The Arizona Coyotes are a franchise in the National Hockey League (NHL). Recently, the Coyotes announced that they would be moving their home arena to the Tempe arena, a venue with a mere 5000 seats. The team missed payments of over $250,000 to the city of Glendale as well as the state of Arizona and were forced to relocate home arenas in 2021. For reference, NHL arenas typically vary from 15,000-21,500 seats. The Coyotes were previously home to the 18,300 seat Gila River Arena in Glendale before their license expired. Throughout the previous years, the team averaged roughly 13,500 buyers per game or a dismal 76.6 percent attendance rate; on average, NHL teams report upwards of 90 percent attendance. The people of Arizona have been uninterested in the Coyotes during their time in Arizona. I feel that this move to the Tempe arena was a poorly made decision by the franchise and that a relocation to a more favorable city would have been more suitable. 

During the Coyotes’ time in the NHL, the franchise made many changes that led to where they are today. Starting in 1979, the team joined the league as the Winnipeg Jets after the World Hockey Association fell apart. After an embarrassing 17 year tenure riddled with losing seasons, the team relocated to Phoenix, Arizona in 1996 and was renamed to the Phoenix Coyotes.
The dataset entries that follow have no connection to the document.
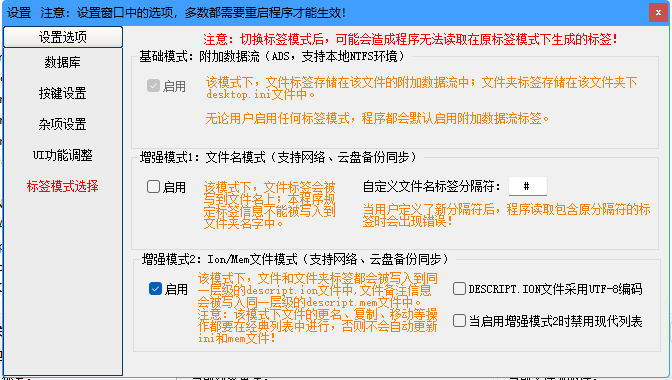 Document_TagExplorer 2024 发布，为文件和文件夹加标签、写备注[Windows 7 及以上] 2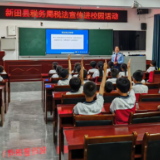 新田税务：税润童心 筑梦成长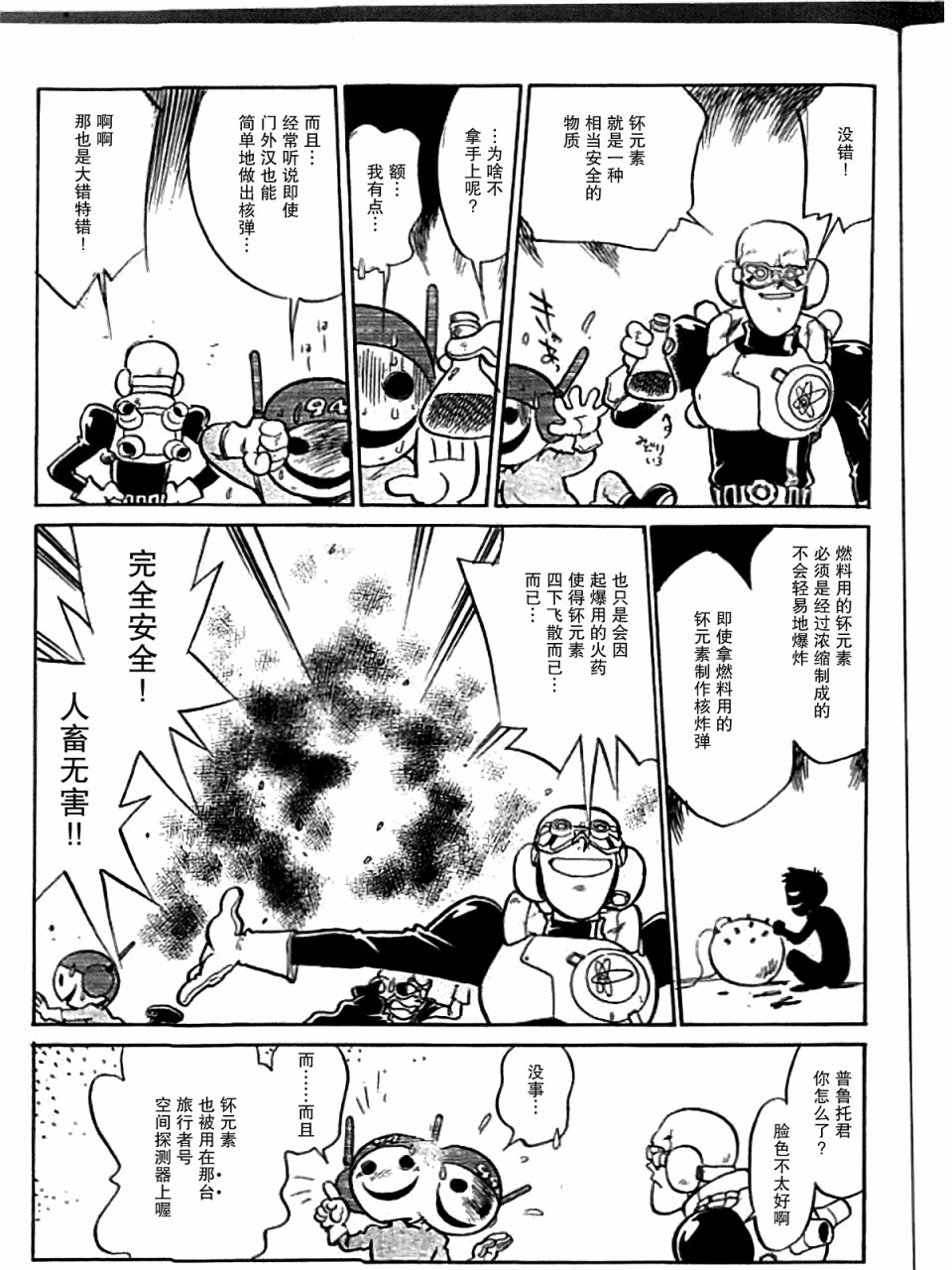第6话6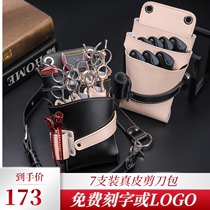 Leather cowhide hair stylist running bag satchel kit pet groomer scissors bag comb bag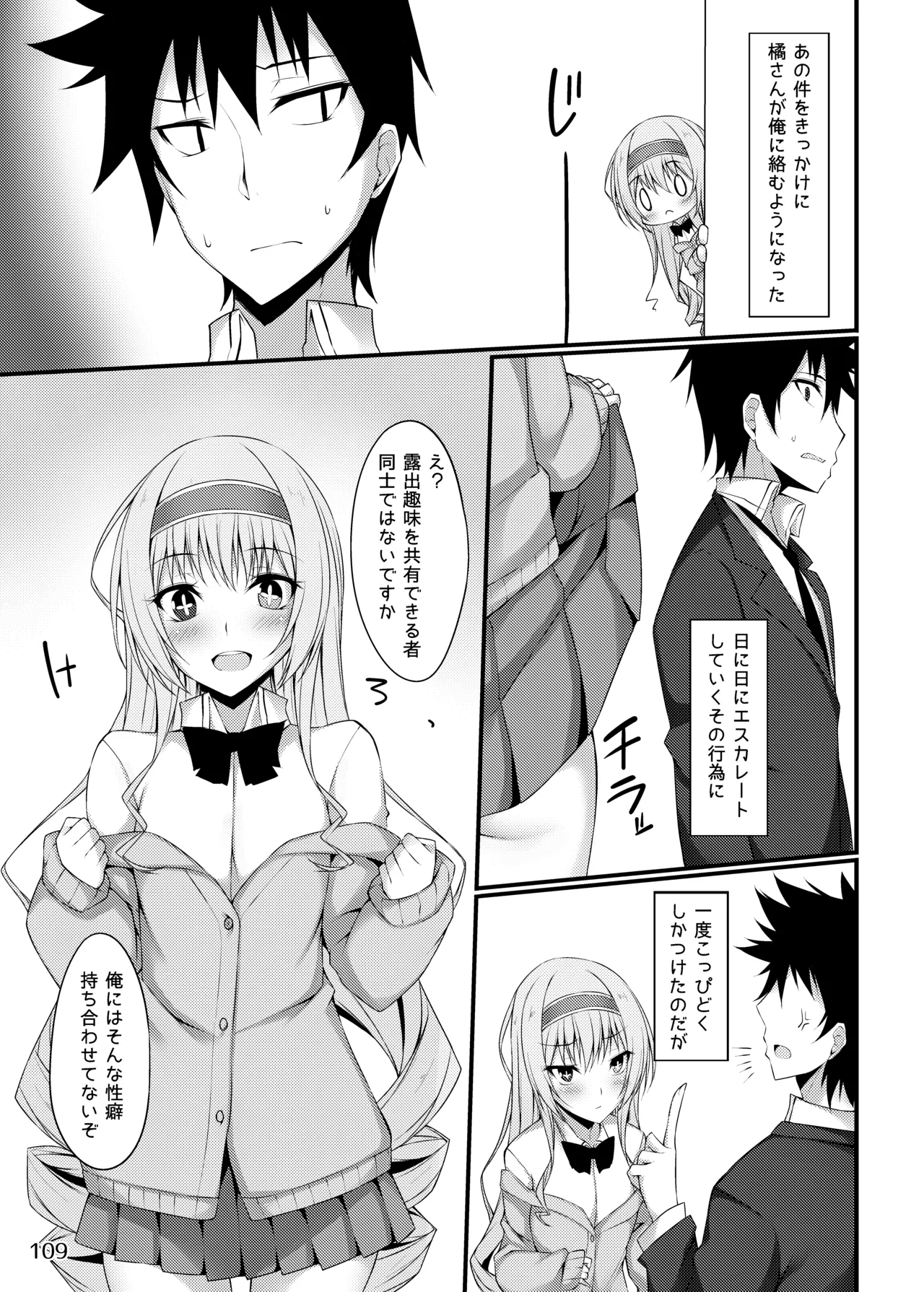 [RainBoy (Stealyy)]PROVISIONAL NAME Omnibus[Digital] Page 109
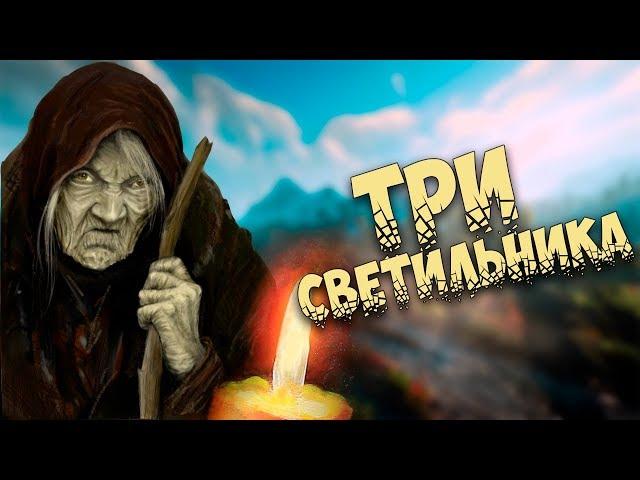 Сказки народов мира: Три светильника ( польская сказка)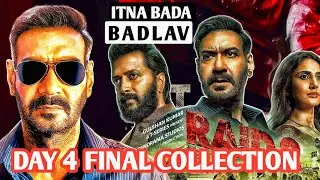 Raid 2 Day 4 Final Report | Ajay Devgan, Ritesh Deshmukh | Raid 2 Movie Box Office Collection Day 4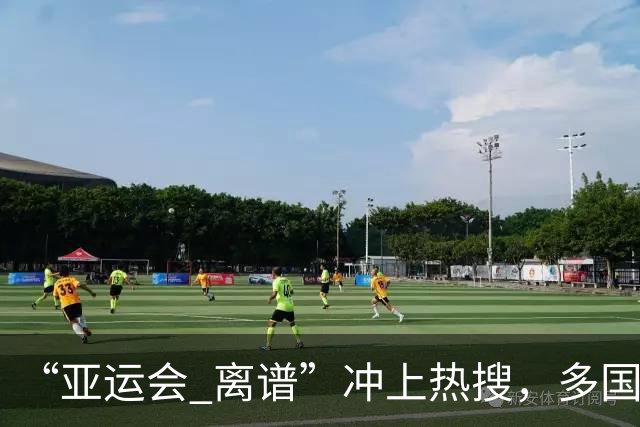 “亚运会 离谱”冲上热搜，多国代表队落地被困机场数小时，不同队伍住宿条件差别很大，国乒住邮轮往返赛场需3小时，中国男篮入住集装箱房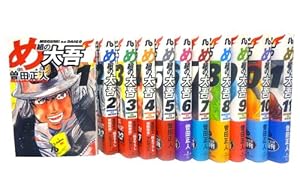 Amazon.co.jp: MASTERキートン 完全版 コミック 全12巻完結セット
The team consistently made the playoffs yet fan attendance would only increase by roughly 5 percent. In hopes of sparking excitement, the team rebranded to the Arizona Coyotes in 2014 to better appeal to hockey fans across the state. Evidently, this was not much of a success with the team consistently residing in the lower attendance percentages across the league with an unimpressive range of 76.6-90.1 percent of the fans in attendance according to ESPN. The team has consistently had talent which is entertaining to watch. This year’s team hosts names such as Clayton Keller, Phil Kessel, and Shayne Gostisbehere. Despite this, it is clear that the Arizona area is uninterested in hockey and that a hockey franchise would be better suited in a different location. 
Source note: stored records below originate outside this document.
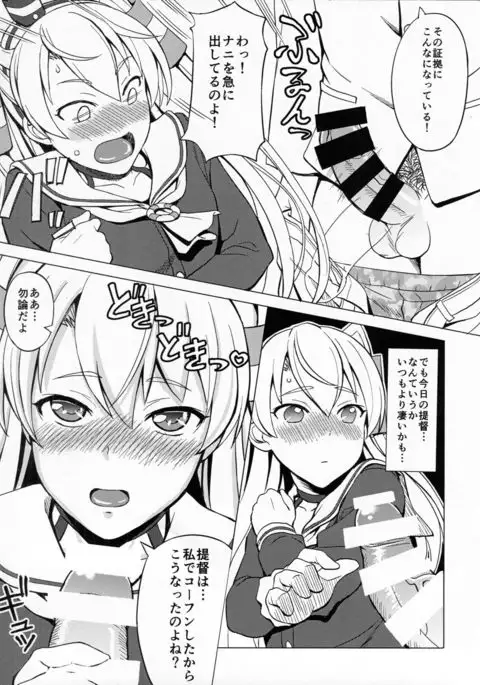 Teitoku wa Watashi dake Mitereba iino!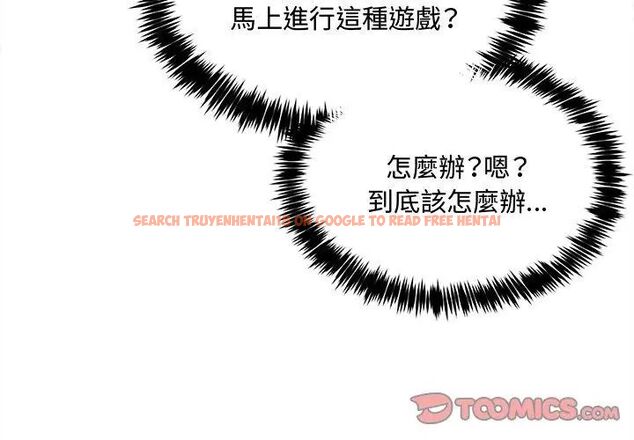 查看漫画財富愛情二選一 - 第14話 - tymanga.com中的4706226图片 查看漫画財富愛情二選一 - 第14話 - tymanga.com中的4706226图片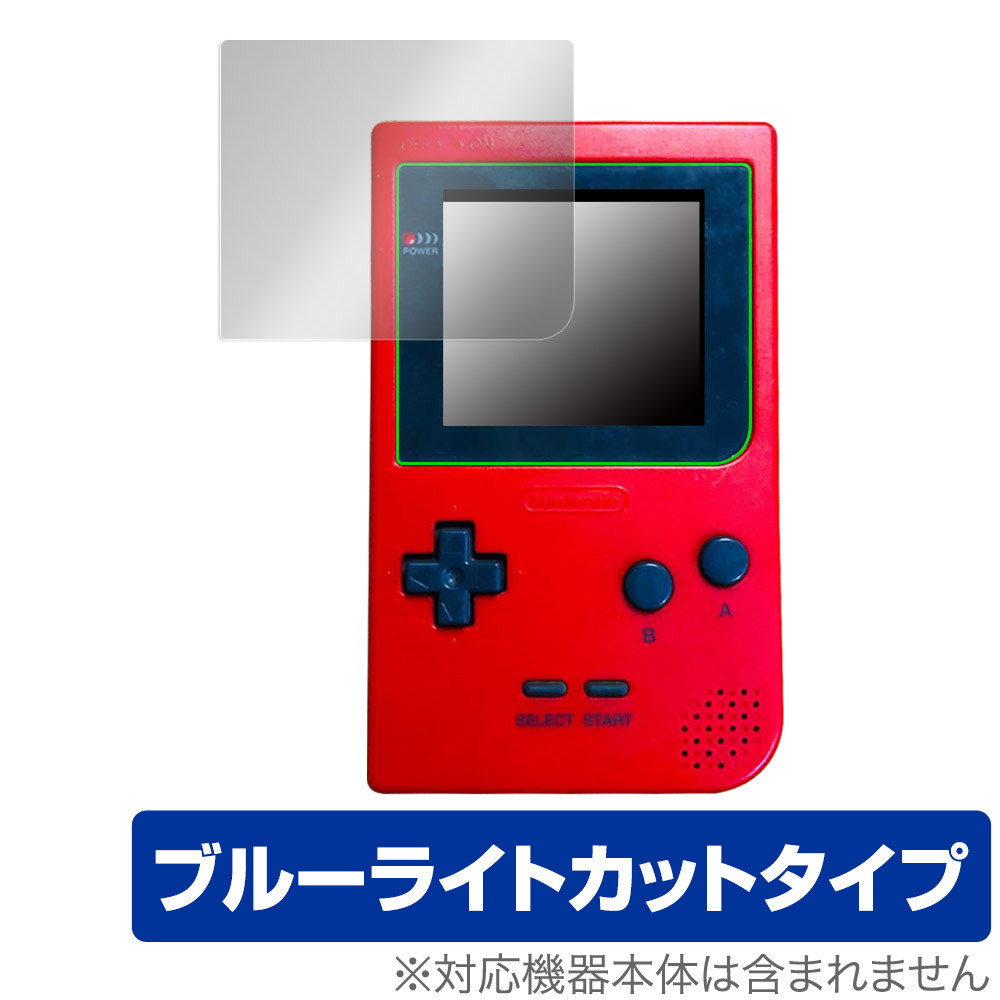 楽天市場】GAMEBOY micro 保護 フィルム OverLay Magic for
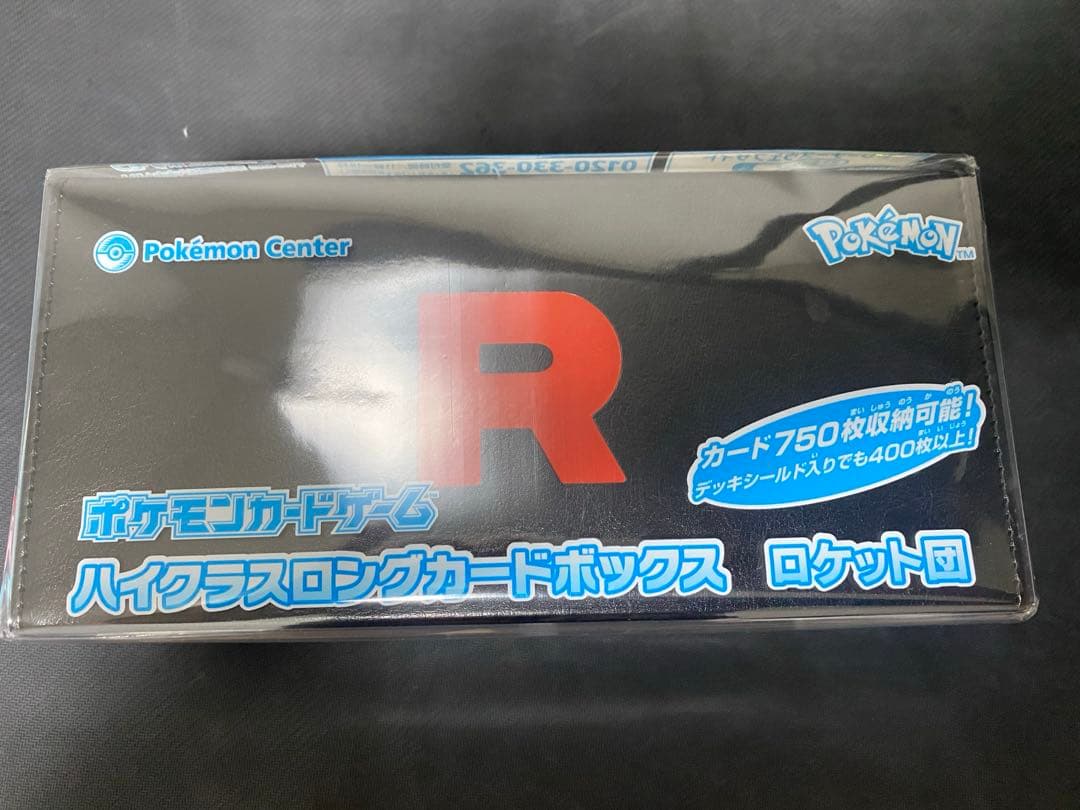新品未開封　ポケモンカード　サプライ　R団シリーズ+ディスプレイフレーム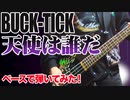 「BUCK-TICK / 天使は誰だ」弾いてみた（BASS COVER）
Even from a financial standpoint, this move to the Tempe arena was poorly judged. In the 2019-2020 season, the average ticket price of an Arizona Coyote game was $49.87. This cost put the team as the second cheapest average ticket price with the Florida Panthers beating them out with a cost of $37.19. Despite the low ticket prices, the franchise only reported an attendance rate of 90.1 percent, putting them in the bottom five teams in attendance rates that year. With the new venue holding a third of the previous arena’s seats, the team would not be able to sell tickets at this low cost and still hope to make money. The franchise would be forced to raise ticket prices which would in turn result in less attendance as the fans seem to be already unamused by hockey in Arizona. I feel that the narrative of ‘hockey in the desert’ should be put to rest in the case of the Coyotes and that the team should relocate in order to stop the bleeding. Fans alike have been begging the NHL to revive old teams such as the California Golden Seals, the Quebec Nordiques, or the Hartford Whalers. Personally, I feel that Canada and California already have plenty of hockey teams to root for and that a revival of the Hartford Whalers would be in the league’s best interests. Disregarding this, the Coyotes have locked themselves to the small 5,000 seat Arizona State University owned arena for at least the next three seasons starting in 2022. It will be interesting how this change pans out, but I do not expect the team to benefit from this move.